Classrooms had become homes, offices were made into tiny apartments, and the gymnasium made the perfect gathering place for social and political forums. Lydia and Barrett headed there as fast as they could. But they were too late; the weekly Wednesday meeting finished early. They stood under a broken basketball hoop and watched as Red after Red, men, women, and children, left the gym. Lydia didn’t see her mother, but she spotted two teens, friends who had been involved in spying, stealing, and sabotaging, and waved them closer.
“What did we miss? What’s going on?” Lydia said to one.
“Hey, you’re back. You missed a lot. Not that old Timothy Teague’s rantings aren’t something worth missing.”

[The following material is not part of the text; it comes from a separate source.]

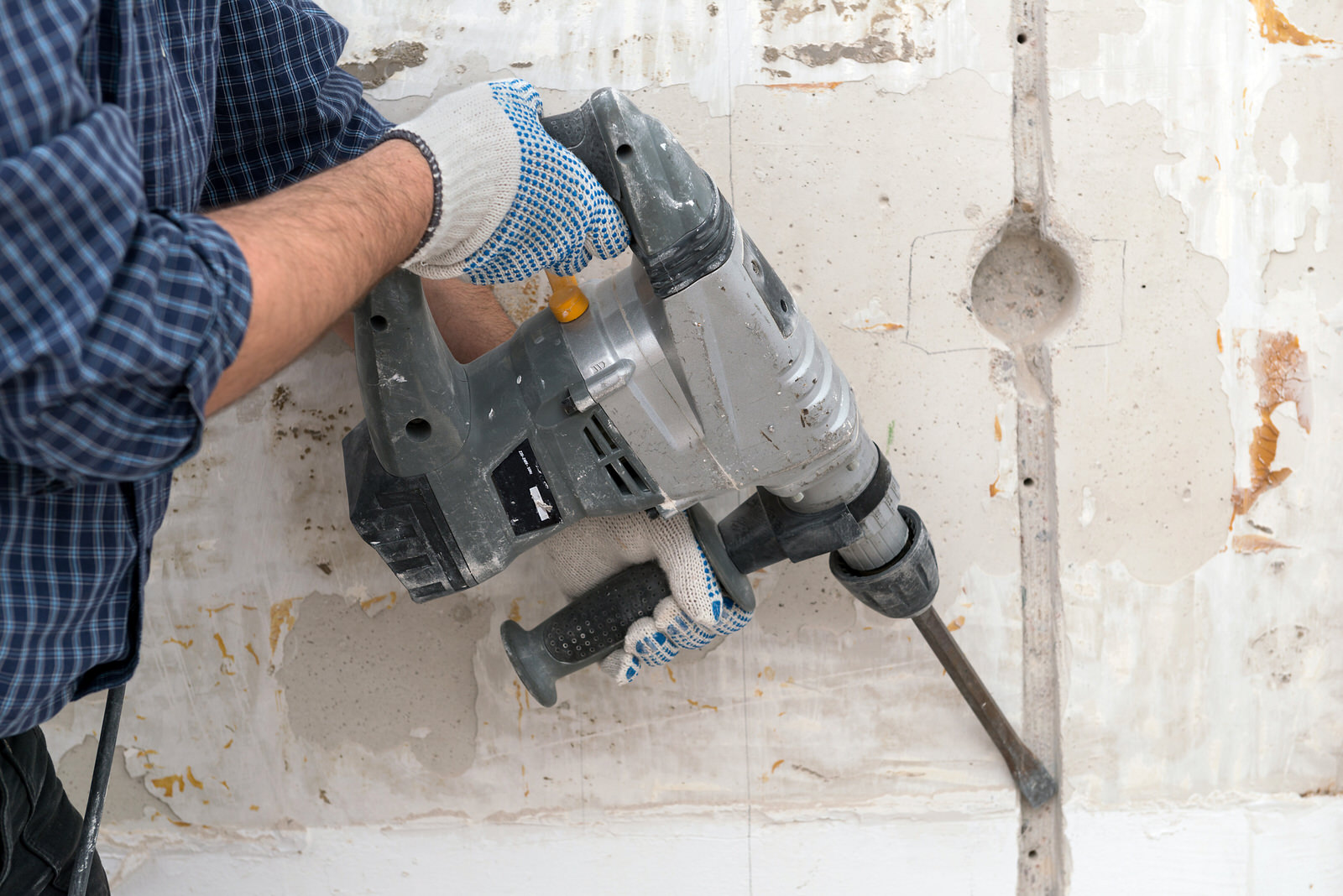 Video_Door_Bell_Entry_Man_Blue_Shirt_Jeans_Drilling_Cutting_into_concrete_wall_For_Electrical_Cable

“Teague? He’s useless. We do more for the cause than he does.”
“Yeah, well, you’re gonna love what he had to say about you and Bear.”

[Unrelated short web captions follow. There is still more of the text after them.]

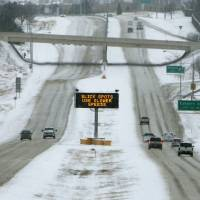 Photo - A lighted sign warns drivers of road conditions on the Kilpatrick Turnpike in Oklahoma City, OK, Friday, December 6, 2013,  Photo by Paul Hellstern, The Oklahoman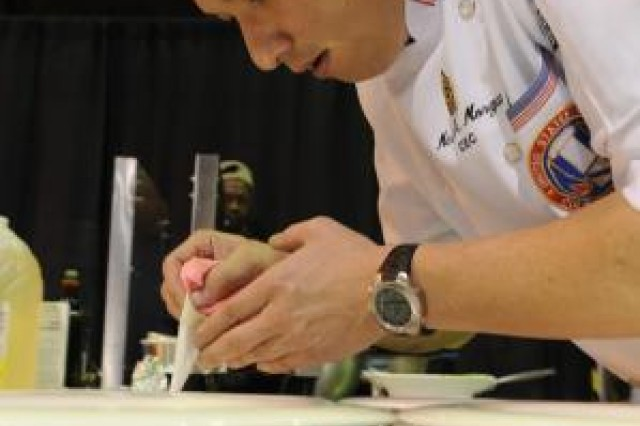 U.S. Army Sgt. Maj. Mark Morgan with the USA Culinary Team sets plates during the International Two-Chef Mystery Competition in Fort Lee, Va., Feb. 29, 2012. All military branches competed in several categories during the 37th Annual Military Culinary competition.  Photo by Spc. Daneille Hendrix, Combined Arms Support Command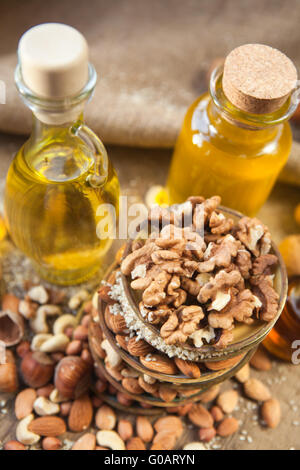 oil and nuts on a wooden background - Stock Photo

Barrett moved closer. “What?”
Their friend snorted, looked up at the statuesque Lydia and then down at Barrett. “You moved too fast. Technically, according to Teague, you’re grounded.”

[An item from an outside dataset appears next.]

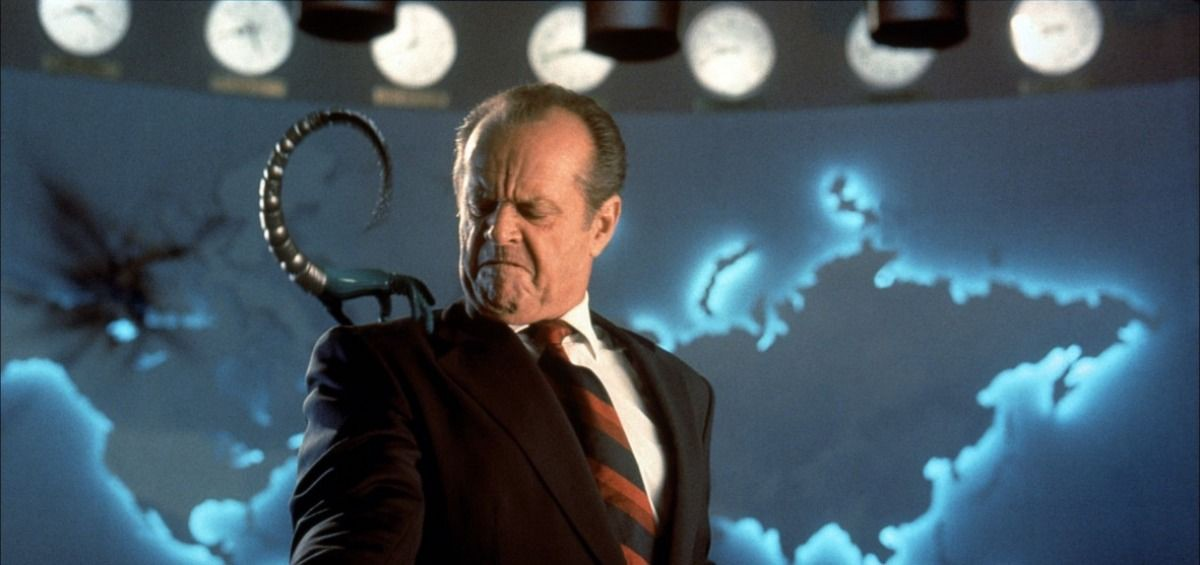Jack Nicholson as President James Dale looking disgustedly at a robotic Martian device perched on his shoulder.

The lines on Lydia’s brow knitted closer together. “Grounded? Like no more missions? But we just got the Dalton Battista out of here … out of certain death.”
“Yeah, well, like I said, you were too fast. He didn’t need to go.”
Barrett hissed, “But there was an order for his execution.”
“Automatically rescinded,” said the other kid.
Lydia rolled that bit of news around her head for a few seconds. An executive order could only be rescinded if the one charged died before capture. She couldn’t think of any other reason. She clutched at the first boy’s elbow. “Tell us.”
“Bryer Battista is dead. No one is looking for Dalton because the one in authority now is the President of Defense.”
The news shocked both Lydia and Barrett. They looked at each other, their faces changing from astonishment to elation to puzzlement.
“But–” Lydia could not form the question. She shook her head as if to jar something out. “You mean–”
“Nobody knows what would’ve happened. The new Executive President might’ve let him stay in the capitol with his mother or put him in the army. But he would’ve been here, and Teague said he would’ve been in a better position to inspire, lead, and fulfill the prophecies.”
Now Barrett shook his head. “No, don’t believe it, Lydia. We did the right thing. There’s a reason we had to get Dalton out of here. Ronel will train him. Everything will work out.” He turned to the other teens. “Screw Teague. He can’t ground us.”
“Maybe not, but he can put you in the same group of subversives that the President of Defense just ordered incarcerated. They marched off two hundred men, seventy-six women, and four kids our age–girls–to be re-educated at the old factory south of town. Re-educated. You know what that really means.”
#
Jamie’s father allowed him to visit his mother once a week. She lived in the valley district where life was several levels better than in the Red Slum. Populated solely with upper-class Blues, the former Mrs. Truslow lived a pampered yet fearful life. Jamie’s father would often show up unannounced and he’d demand a reenactment of her role as submissive, and abused, wife.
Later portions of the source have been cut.